I have two interviews with two different AMR locations near my area. They are about a week apart.

I'm just wondering if it's okay to interview at both? I was also wondering if anyone know generally how long AMR takes to make calls back?

I don't want to skip one offer, when there could be a better one?

Advice? opinions?


----------



## DesertMedic66 (Mar 27, 2011)

Normally it takes 3-4 business days for them to call you back after an interview.


----------



## firecoins (Mar 27, 2011)

39 hours 17 minutes and 15 seconds.:huh:


----------



## GirevikMedic (Mar 27, 2011)

I suppose it could differ from area to area, but for me it took them only two days to call. I was interviewed on a Tuesday and got the call on a Thursday. 

My two cents on the issue of this/that location... take the first one that accepts you. You can always transfer later on. If AMR is a company that you want to work for and you're thinking in the long term, starting location should be of little concern. 

I'm in a similar situation. AMR serves the county I live and work in now as well as the next county north (amongst others but these are the only was to really be considered local). I'll be driving 35 miles north now.
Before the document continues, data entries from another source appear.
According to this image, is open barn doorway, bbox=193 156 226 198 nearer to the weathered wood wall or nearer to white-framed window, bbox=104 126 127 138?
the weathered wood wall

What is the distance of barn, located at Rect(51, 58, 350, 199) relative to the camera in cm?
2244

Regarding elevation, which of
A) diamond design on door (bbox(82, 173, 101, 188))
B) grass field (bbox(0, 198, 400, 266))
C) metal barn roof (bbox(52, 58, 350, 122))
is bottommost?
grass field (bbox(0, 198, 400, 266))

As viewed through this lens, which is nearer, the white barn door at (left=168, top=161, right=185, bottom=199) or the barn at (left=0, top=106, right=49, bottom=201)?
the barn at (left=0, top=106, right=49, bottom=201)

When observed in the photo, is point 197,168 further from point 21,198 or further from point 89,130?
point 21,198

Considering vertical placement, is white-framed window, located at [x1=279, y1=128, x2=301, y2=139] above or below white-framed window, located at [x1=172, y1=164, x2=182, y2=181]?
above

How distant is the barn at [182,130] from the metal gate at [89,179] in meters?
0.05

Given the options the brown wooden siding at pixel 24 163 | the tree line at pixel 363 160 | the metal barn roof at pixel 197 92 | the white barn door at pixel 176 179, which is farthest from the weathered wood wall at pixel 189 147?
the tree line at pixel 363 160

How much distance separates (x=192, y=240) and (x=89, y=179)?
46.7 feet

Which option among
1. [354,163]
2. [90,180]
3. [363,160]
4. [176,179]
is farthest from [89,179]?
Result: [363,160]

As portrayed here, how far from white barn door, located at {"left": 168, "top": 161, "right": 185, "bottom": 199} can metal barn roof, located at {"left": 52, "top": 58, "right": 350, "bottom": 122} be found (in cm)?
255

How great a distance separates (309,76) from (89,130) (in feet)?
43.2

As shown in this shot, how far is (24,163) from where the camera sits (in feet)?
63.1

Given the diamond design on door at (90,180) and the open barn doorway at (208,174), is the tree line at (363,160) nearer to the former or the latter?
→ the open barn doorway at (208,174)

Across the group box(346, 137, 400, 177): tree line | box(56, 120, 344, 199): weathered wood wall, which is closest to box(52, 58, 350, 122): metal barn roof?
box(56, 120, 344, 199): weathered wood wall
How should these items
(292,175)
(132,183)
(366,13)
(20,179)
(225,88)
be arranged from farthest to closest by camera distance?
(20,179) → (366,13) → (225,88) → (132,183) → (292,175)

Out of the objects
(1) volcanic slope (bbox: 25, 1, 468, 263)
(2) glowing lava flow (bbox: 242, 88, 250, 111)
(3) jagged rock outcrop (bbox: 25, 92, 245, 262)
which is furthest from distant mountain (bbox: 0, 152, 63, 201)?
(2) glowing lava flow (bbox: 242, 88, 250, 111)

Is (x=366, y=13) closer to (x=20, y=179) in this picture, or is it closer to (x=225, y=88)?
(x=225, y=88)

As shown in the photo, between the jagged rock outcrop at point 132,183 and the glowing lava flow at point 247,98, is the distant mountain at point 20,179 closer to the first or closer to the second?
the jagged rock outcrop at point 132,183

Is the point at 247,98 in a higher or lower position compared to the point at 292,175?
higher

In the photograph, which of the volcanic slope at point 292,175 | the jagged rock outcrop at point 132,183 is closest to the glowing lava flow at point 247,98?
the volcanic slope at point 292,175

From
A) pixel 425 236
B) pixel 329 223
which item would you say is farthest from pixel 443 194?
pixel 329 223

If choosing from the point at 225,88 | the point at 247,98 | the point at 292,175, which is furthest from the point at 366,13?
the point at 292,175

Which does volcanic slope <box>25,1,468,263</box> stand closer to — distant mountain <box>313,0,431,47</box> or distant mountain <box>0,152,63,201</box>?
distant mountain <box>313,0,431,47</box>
It'd obviously be more convinient to work locally but truth be told, the county I just got offered is probably better for experience and exposure.


----------



## Fbarba123 (Mar 29, 2011)

So I've just found out that one county sends it's potential applicants to test with the other county for which I am testing, I guess the counties are all connected in my area.
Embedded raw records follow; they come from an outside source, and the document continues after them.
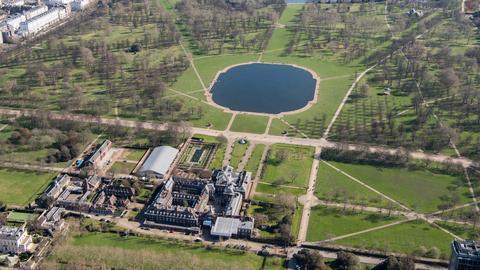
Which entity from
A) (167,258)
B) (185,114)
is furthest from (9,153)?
(167,258)

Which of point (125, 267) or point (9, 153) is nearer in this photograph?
point (125, 267)

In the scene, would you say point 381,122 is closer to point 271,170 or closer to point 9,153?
point 271,170

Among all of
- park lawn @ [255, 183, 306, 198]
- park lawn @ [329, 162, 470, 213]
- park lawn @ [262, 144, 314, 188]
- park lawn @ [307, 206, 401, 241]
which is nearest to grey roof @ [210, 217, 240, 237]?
park lawn @ [255, 183, 306, 198]

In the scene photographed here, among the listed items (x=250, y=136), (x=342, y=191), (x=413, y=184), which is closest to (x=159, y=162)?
(x=250, y=136)

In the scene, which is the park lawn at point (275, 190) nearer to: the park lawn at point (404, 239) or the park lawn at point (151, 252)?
the park lawn at point (404, 239)

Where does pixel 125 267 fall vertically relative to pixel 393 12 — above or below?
below

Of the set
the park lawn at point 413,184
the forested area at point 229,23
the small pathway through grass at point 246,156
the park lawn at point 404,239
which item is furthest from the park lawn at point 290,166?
the forested area at point 229,23
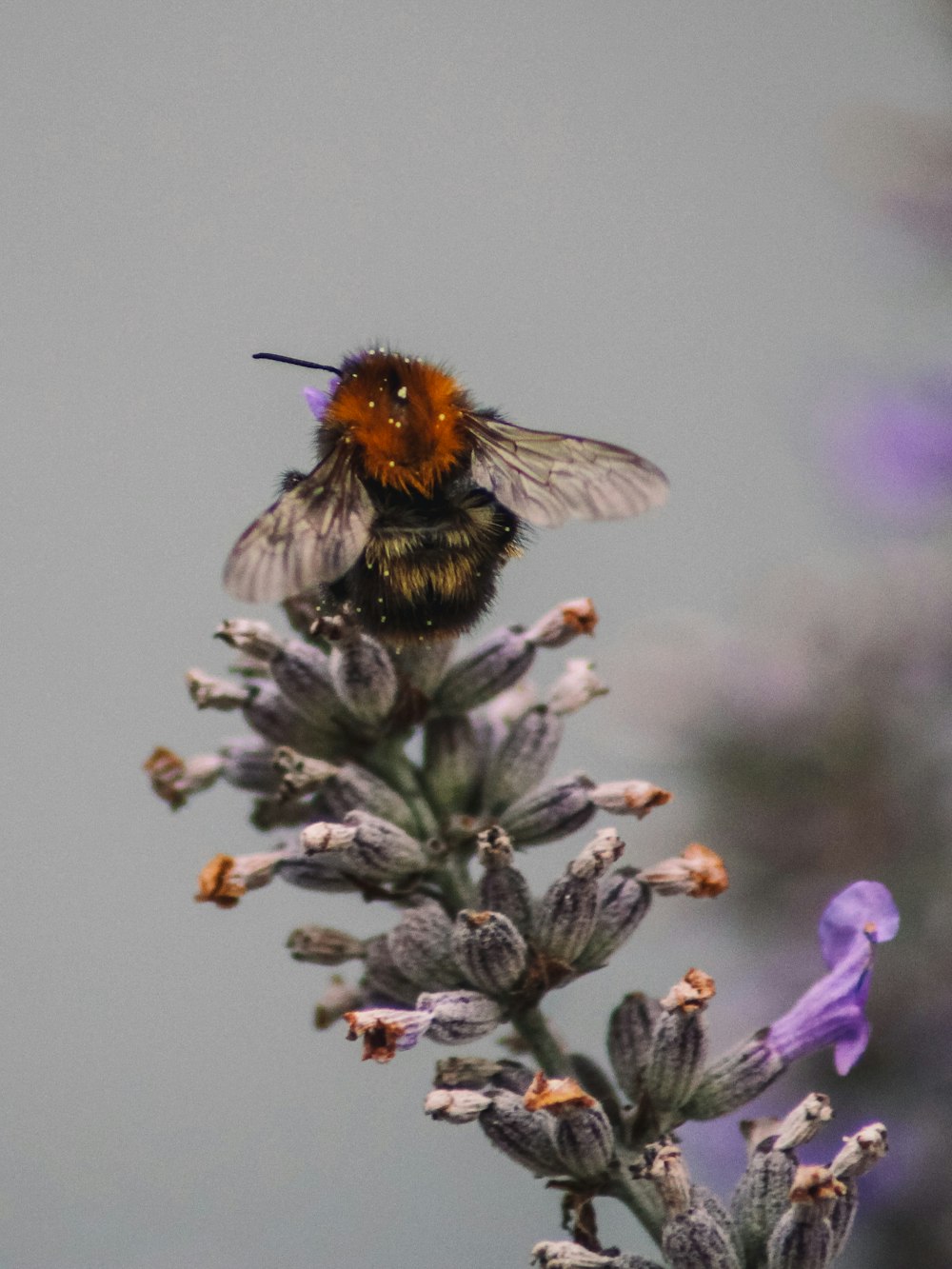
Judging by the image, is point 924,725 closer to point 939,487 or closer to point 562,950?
point 939,487

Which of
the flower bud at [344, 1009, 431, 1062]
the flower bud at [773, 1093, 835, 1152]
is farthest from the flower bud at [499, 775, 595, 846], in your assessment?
the flower bud at [773, 1093, 835, 1152]

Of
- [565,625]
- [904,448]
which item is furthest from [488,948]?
[904,448]

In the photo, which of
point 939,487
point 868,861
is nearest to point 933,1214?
point 868,861

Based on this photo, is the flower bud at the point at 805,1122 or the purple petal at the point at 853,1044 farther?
the purple petal at the point at 853,1044

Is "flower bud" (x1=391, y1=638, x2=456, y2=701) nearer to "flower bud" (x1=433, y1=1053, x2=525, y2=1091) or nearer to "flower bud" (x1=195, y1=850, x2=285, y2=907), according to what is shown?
"flower bud" (x1=195, y1=850, x2=285, y2=907)

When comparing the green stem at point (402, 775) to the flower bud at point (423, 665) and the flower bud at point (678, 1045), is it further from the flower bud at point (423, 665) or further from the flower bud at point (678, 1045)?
the flower bud at point (678, 1045)

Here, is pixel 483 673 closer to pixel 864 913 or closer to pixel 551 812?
pixel 551 812

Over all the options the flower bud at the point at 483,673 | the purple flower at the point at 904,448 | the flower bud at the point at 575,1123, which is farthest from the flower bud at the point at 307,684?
the purple flower at the point at 904,448
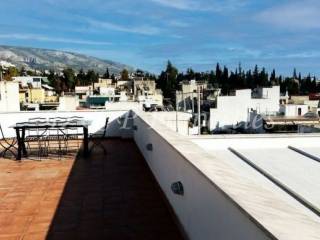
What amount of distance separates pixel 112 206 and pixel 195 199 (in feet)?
5.29

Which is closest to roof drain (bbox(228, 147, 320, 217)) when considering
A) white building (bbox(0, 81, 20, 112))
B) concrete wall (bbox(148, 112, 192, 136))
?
concrete wall (bbox(148, 112, 192, 136))

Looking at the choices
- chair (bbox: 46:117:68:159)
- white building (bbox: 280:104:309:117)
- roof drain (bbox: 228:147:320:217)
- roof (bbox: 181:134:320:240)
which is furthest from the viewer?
white building (bbox: 280:104:309:117)

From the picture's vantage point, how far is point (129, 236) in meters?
3.61

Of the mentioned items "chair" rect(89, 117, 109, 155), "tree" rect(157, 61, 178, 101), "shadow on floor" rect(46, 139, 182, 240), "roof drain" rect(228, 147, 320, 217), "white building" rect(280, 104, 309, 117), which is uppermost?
"tree" rect(157, 61, 178, 101)

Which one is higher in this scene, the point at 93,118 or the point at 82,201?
the point at 93,118

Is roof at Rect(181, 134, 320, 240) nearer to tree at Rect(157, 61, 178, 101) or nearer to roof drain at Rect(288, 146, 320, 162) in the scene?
roof drain at Rect(288, 146, 320, 162)

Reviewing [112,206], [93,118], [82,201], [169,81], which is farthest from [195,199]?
[169,81]

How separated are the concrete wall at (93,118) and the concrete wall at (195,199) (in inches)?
181

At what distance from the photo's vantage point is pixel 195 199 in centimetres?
310

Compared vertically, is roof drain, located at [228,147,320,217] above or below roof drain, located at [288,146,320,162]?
below

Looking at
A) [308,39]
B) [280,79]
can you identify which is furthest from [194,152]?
[280,79]

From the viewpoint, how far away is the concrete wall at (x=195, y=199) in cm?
213

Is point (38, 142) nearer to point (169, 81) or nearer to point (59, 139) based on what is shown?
point (59, 139)

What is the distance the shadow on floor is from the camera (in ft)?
12.1
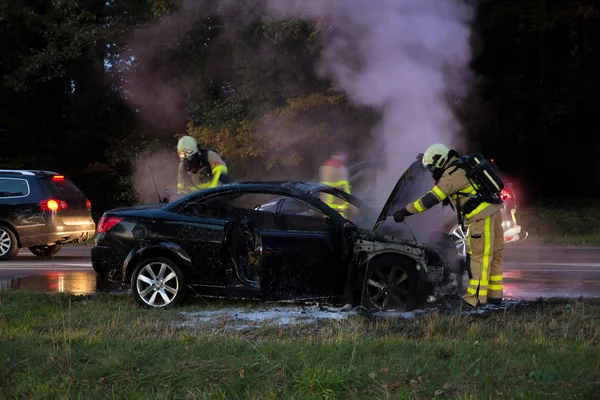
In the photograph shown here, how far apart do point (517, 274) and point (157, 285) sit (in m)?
5.48

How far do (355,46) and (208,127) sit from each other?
6.24 metres

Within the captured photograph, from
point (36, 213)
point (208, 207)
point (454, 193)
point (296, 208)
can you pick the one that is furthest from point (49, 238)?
point (454, 193)

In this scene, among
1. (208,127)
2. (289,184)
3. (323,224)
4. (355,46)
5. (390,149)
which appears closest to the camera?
(323,224)

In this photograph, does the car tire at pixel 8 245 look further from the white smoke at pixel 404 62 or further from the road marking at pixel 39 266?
the white smoke at pixel 404 62

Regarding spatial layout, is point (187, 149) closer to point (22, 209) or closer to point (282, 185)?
point (282, 185)

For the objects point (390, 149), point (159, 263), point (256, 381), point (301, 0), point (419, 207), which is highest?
point (301, 0)

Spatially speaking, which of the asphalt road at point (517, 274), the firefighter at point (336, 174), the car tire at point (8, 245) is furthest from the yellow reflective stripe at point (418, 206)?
the car tire at point (8, 245)

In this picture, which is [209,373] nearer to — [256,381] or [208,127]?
[256,381]

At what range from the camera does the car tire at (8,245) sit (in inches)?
539

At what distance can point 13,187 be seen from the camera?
545 inches

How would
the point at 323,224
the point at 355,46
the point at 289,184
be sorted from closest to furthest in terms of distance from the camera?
the point at 323,224 < the point at 289,184 < the point at 355,46

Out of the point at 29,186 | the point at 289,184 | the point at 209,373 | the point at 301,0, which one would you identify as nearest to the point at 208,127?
the point at 301,0

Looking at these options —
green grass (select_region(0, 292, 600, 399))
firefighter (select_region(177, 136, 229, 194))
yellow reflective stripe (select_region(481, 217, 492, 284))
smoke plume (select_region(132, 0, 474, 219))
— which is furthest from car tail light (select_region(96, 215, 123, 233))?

If i'm chosen , then I would be doing my skills and written on the same day for two different counties, at the same location, same time, is this frowned upon, does AMR even allow this?

Should I  withdraw one of my applications and focus on one county?

 i'm thankful that i've made it this far, but I wish I didn't have to stress out about what to choose...


Thoughts???


----------



## DesertMedic66 (Mar 29, 2011)

Call the HR rep in your area and ask. i know they have a non-competition agreement that you have to sign but you would be working for AMR and again working for AMR. i personally havent heard of anyone working for AMR in 2 different locations.


----------



## cherpy66 (Apr 2, 2011)

*call back.*

i had my interview on wed and i got a call on friday in riverside ca, and then my second interview was on a tuesday and i got a call on friday offering the job.


----------